Vondette's second set of motion papers requests that "the specific drug quantity, as per the statute, is a `substantive element' of the offense; and as such, the `quantity' becomes a `trial issue', thereby subject to any and all pre-trial Brady Discovery requirements." (Letter Mot. of 11/24/00, at 2) (original emphasis omitted). Vondette also notes that the Government must "articulate its view of the `elements'; identify the specific `facts' it intends to prove at trial; and demonstrate a threshold evidentiary support of its position well before the government's case in chief at trial." Id. (original emphasis omitted). Vondette also requests the pretrial disclosure of both the identity of the Government's informants and their testimony and the immediate disclosure of Jencks Act material. Id. at 3.

## Data lines

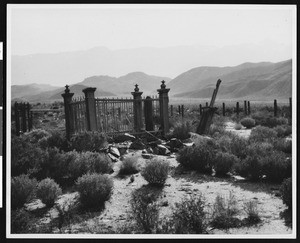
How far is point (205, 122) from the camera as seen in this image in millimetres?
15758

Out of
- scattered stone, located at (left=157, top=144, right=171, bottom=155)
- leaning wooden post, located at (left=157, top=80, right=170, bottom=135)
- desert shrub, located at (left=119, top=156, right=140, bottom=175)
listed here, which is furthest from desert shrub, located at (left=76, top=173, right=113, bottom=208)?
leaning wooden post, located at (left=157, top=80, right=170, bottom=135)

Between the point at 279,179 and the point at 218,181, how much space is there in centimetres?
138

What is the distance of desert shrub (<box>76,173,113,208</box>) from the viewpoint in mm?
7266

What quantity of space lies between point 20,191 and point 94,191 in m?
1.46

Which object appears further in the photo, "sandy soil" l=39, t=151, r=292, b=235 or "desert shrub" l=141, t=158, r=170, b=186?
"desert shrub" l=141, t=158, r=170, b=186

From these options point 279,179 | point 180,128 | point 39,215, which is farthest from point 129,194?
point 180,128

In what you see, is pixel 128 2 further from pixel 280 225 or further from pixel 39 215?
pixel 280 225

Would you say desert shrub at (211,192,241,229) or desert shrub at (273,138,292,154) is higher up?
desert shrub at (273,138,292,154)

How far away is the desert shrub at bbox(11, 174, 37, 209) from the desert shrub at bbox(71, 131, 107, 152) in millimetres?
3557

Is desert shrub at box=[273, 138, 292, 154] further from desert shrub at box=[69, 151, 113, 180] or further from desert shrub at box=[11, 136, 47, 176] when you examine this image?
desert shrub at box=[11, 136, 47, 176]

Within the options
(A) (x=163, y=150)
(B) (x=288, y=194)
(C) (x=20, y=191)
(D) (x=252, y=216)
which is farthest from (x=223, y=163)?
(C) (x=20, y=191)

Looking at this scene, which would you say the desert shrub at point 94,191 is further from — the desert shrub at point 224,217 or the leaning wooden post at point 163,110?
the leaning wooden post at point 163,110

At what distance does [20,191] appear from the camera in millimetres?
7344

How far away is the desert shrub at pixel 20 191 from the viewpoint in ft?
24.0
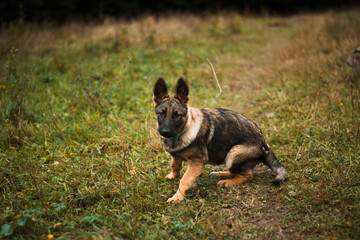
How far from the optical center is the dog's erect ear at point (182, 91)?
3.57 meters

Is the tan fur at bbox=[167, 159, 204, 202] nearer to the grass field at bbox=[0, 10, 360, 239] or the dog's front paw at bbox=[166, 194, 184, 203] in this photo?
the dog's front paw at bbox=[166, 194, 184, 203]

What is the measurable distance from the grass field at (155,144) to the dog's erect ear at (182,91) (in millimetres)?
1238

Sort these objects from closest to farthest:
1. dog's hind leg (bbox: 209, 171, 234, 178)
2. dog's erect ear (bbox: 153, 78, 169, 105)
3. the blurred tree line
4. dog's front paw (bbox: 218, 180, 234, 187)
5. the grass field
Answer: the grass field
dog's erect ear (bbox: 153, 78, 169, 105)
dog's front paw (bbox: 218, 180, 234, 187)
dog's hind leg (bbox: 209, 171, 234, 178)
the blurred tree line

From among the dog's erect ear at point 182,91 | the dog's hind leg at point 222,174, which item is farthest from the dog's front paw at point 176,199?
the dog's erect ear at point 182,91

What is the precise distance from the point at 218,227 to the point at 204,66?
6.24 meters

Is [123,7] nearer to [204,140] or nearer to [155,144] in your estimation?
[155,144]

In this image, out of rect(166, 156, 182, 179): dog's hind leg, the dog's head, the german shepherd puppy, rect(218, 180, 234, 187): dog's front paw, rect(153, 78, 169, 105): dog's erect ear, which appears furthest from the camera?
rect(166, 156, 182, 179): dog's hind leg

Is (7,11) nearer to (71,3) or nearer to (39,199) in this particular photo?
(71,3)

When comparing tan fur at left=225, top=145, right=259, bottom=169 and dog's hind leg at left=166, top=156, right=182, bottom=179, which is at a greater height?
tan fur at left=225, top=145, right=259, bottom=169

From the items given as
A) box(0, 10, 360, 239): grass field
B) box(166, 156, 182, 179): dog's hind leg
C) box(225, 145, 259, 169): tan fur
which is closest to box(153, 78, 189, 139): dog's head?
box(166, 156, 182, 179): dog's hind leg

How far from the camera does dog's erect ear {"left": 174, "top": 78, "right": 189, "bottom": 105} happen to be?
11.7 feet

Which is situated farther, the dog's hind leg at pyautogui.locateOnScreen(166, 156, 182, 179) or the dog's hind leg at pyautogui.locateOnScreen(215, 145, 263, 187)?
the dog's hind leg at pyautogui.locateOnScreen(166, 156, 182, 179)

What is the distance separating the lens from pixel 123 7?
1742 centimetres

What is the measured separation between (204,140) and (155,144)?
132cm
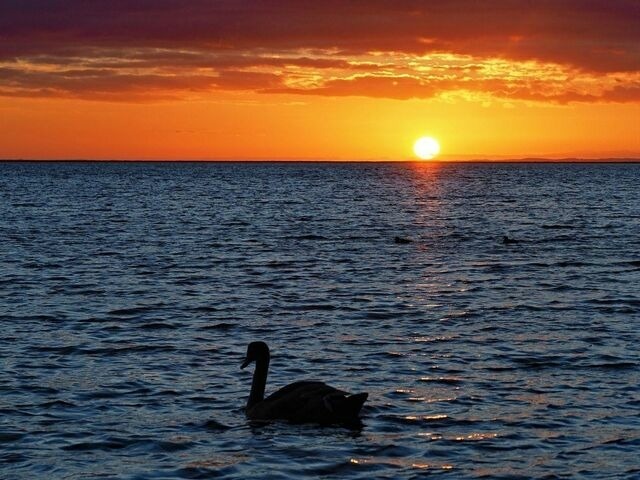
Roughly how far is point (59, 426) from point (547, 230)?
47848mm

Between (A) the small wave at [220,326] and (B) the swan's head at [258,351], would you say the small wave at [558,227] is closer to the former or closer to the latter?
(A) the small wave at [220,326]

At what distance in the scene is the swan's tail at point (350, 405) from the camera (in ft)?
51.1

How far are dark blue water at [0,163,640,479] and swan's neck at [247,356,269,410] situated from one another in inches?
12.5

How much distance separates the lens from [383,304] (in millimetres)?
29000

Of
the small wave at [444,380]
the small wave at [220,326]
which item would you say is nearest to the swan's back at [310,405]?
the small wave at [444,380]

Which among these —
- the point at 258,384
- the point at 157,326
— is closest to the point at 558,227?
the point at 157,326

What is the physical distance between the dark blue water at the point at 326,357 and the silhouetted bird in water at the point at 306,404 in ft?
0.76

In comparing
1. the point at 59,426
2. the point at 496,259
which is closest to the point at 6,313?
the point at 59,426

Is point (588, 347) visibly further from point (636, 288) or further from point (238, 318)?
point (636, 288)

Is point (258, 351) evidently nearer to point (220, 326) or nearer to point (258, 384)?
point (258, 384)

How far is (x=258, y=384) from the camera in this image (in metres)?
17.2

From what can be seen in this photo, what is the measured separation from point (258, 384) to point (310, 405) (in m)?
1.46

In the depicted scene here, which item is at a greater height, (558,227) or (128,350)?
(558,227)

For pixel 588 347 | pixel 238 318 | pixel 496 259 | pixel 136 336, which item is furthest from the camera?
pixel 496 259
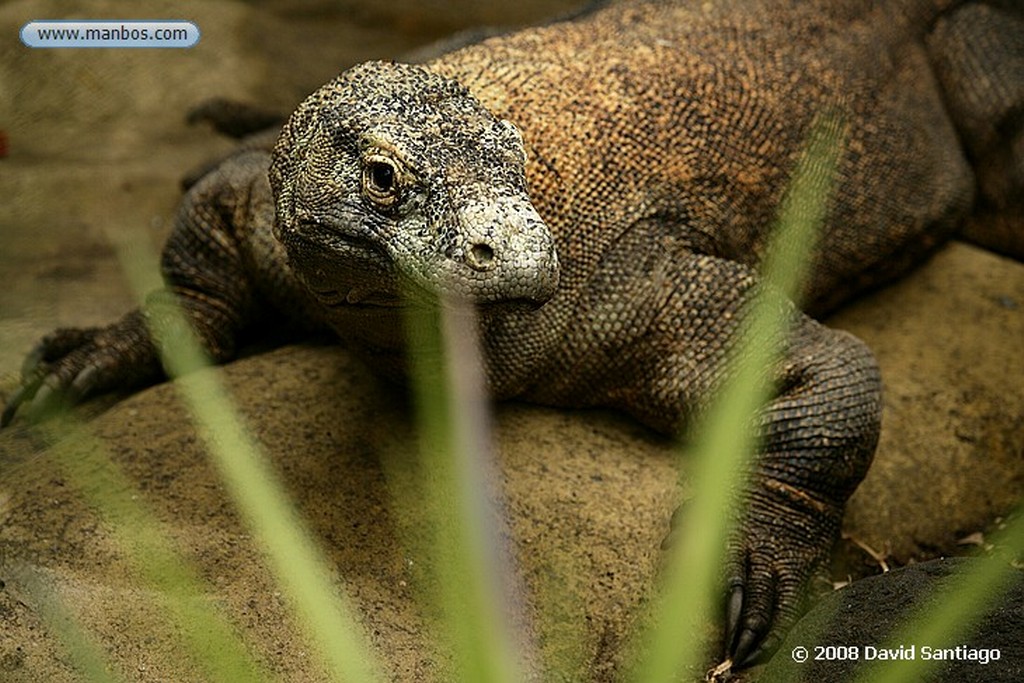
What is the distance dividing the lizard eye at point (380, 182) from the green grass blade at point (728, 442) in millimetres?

## Stated task
In the passage on Vondette's motion papers, put this sentence into Spanish: "Vondette also requests the pretrial disclosure of both the identity of the Government's informants and their testimony and the immediate disclosure of Jencks Act material." None of the items above have any bearing on what comes next.

## Written solution
Vondette también solicita la divulgación previa al juicio tanto de la identidad de los informantes del Gobierno como de su testimonio, así como la divulgación inmediata del material de la Ley Jencks.